Hacker News new | ask | show | jobs
by bongodongobob 717 days ago
You have it write a program to analyze it. I think a lot of people fail to understand that you don't always need the LLM to do the thing, have it write a program to do the thing for you.
2 comments

That's not very likely to succeed, is it? LLMs can do a lot of things, but writing software that not only parses semi-proprietary file formats but also analyze unstructured data sounds more than little bit far fetched. I'd be impressed if just the first, and by far the easiest, part of that can be accomplished.
It's extremely likely to succeed because there is a documented format. I can't believe how pessimistic this site is about this stuff. Yeah, you're not going to one shot it with a prompt. If that's your expectation, you're confused.
Give it a go, then! No one would be more happy than me if you would prove me wrong.

Until then, I'd have to side with said pessimists here.

Okay, but you still need to debug the program. If your program must give correct results you still need to check the program output against every case. There's no free lunch there.
Speaking generally: The program doesn't always have to give correct results. The program just needs to reduce 30k documents down to 200 documents for human review.

You're comparing LLMs to a hypothetical alternative where a human reviews all 30k documents in detail. But the real alternative is often just a worse quality sieve where more errors blunder their way through the existing flawed processes. LLMs can improve on that.

The epistemology problem never goes away. How should I have any confidence that it's correctly flagging things for review? I need to go through 28800 documents to see if it missed anything.

You're right, I am comparing it to that alternative. There are fields and applications where this is necessary. I do not know if drilling reports are one of them. If you can tolerate a large false negative rate then great. But if you need to be catching 99.99% of problems then IMO you should at least be able to show your work. Taking black box output and throwing it over the wall sounds so sketchy in engineering contexts.

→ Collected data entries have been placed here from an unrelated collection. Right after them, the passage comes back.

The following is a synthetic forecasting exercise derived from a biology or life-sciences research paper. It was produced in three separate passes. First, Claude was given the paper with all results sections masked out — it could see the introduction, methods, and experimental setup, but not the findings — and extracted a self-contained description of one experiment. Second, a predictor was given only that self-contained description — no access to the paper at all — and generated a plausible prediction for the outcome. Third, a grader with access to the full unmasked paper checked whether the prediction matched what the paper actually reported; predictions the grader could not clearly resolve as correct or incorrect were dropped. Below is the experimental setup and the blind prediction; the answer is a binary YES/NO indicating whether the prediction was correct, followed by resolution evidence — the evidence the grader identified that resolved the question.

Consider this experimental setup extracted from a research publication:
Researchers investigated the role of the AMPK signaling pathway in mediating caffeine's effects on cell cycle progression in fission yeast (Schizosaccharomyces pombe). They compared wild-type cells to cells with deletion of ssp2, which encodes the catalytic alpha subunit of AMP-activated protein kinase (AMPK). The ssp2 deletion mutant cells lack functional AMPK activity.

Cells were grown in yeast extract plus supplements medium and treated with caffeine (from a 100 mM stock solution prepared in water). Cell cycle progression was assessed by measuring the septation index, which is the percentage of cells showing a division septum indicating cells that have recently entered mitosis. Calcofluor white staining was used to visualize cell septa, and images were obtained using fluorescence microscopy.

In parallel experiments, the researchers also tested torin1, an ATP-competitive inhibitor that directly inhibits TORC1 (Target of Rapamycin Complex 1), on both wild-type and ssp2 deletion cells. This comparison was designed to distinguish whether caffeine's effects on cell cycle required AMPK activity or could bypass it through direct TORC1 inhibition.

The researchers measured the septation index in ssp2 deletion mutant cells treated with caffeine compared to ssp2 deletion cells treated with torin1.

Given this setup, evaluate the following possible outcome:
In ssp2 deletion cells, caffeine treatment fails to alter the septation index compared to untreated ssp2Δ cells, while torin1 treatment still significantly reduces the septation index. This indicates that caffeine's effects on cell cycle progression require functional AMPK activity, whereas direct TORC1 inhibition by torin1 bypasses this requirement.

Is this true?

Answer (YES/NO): NO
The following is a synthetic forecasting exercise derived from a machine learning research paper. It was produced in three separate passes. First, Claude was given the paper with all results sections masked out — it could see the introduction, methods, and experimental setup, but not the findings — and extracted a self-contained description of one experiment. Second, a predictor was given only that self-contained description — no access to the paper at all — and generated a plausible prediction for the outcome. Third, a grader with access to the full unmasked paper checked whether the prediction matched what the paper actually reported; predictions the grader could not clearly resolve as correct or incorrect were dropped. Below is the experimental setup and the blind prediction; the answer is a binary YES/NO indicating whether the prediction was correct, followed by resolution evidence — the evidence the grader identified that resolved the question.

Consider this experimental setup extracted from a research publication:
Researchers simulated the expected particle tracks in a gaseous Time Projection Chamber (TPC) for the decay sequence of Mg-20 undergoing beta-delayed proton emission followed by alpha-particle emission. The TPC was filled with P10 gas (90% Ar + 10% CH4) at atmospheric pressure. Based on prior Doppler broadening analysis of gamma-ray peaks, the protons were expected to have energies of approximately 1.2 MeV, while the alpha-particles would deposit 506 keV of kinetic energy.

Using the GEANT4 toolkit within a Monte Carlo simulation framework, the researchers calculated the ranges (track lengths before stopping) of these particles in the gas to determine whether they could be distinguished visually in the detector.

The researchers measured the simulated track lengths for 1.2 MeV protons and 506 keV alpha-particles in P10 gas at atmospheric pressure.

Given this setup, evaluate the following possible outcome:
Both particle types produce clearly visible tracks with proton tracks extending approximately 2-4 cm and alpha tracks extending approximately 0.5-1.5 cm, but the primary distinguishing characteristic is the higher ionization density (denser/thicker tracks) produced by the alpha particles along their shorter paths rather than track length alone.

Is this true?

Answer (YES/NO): NO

You can't have confidence, but my point is you often don't need confidence. All you need is an improvement on the flawed status quo.
Yeah I mean I had to move some big folders from server to server last week, maybe about 400. It was too random to script (would take longer to write the script) and I, as a human, doing it manually, still fucked up about 10%. 30k to 200 is exactly the stuff I'm talking about. The other people's existential dread is showing in this thread.
You're right. That's why to be sure I don't use software. All paper and pencil. So I can be sure. I have no idea what your point is.
I'm fine with writing software. I do so for a living. Usually when I'm responsible for a piece of software being correct, I'm the one who wrote it and not a black box. I use AI to autocomplete my code all the time and it very frequently suggests the wrong thing and attempts to insert random bugs.

So if my ass was on the line for the output of an AI-written program being correct for 30k cases of parsing unstructured or mixed data I would be extremely careful. That is my point.

Autocomplete is not in the same ballpark as intentionally prompting software.
Both processes produce bugs. And at any rate, LLMs are our best model for reading unstructured text. What program could an LLM possibly produce to read thousands of comments in natural language that would outperform, well, an LLM?